Copy out the following material word for word, line by line.

— START —

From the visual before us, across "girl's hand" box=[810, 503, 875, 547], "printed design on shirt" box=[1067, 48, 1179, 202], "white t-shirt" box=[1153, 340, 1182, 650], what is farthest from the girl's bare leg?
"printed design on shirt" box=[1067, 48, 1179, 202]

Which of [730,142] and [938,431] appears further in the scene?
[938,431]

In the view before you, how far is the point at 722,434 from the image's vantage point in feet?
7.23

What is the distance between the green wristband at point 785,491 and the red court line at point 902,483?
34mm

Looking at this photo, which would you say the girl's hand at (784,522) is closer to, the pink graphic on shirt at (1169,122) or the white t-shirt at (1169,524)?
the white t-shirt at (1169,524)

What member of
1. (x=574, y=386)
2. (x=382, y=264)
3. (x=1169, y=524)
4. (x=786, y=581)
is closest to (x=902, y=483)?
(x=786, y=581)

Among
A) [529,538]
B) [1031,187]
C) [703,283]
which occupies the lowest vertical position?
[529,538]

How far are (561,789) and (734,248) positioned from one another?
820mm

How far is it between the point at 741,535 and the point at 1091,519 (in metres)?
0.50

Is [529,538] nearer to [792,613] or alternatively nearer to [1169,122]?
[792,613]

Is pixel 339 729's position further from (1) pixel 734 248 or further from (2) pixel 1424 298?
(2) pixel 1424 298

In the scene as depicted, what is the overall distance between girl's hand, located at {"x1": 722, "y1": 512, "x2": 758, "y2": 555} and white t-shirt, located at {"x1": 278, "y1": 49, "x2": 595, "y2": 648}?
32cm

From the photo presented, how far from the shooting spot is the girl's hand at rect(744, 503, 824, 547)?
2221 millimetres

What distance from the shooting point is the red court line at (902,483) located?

— END —

▶ _IN RESPONSE_
From the visual before us, across "girl's hand" box=[810, 503, 875, 547], "printed design on shirt" box=[1067, 48, 1179, 202], "white t-shirt" box=[1153, 340, 1182, 650], what is farthest from the girl's bare leg?
"printed design on shirt" box=[1067, 48, 1179, 202]

Which of [730,142] and [938,431] appears further in the scene?
[938,431]

In the view before you, how far is the point at 722,434 from the image's vantage point in feet?
7.23

What is the distance between the green wristband at point 785,491 and the red court line at point 902,483?
34mm

Looking at this photo, which would you say the girl's hand at (784,522) is closer to, the pink graphic on shirt at (1169,122) or the white t-shirt at (1169,524)?
the white t-shirt at (1169,524)

What member of
1. (x=574, y=386)
2. (x=382, y=264)
3. (x=1169, y=524)
4. (x=786, y=581)
is closest to (x=902, y=483)?
(x=786, y=581)

Among
A) [529,538]
B) [1031,187]
C) [703,283]
which occupies the lowest vertical position?
[529,538]

How far are (561,789) and (734,248) positioned from one another?
820mm

How far is it between the point at 741,535 and the point at 1091,519 (in metres)?
0.50

Is [529,538] nearer to [792,613] or alternatively nearer to [1169,122]?
[792,613]

Is pixel 339 729's position further from (1) pixel 734 248 or further from (2) pixel 1424 298?
(2) pixel 1424 298

In the scene as depicted, what is the overall distance between girl's hand, located at {"x1": 722, "y1": 512, "x2": 758, "y2": 555} and white t-shirt, located at {"x1": 278, "y1": 49, "x2": 595, "y2": 648}?
32cm

From the photo presented, how far from the shooting spot is the girl's hand at rect(744, 503, 824, 547)?
2221 millimetres

What distance from the shooting point is the red court line at (902,483) located?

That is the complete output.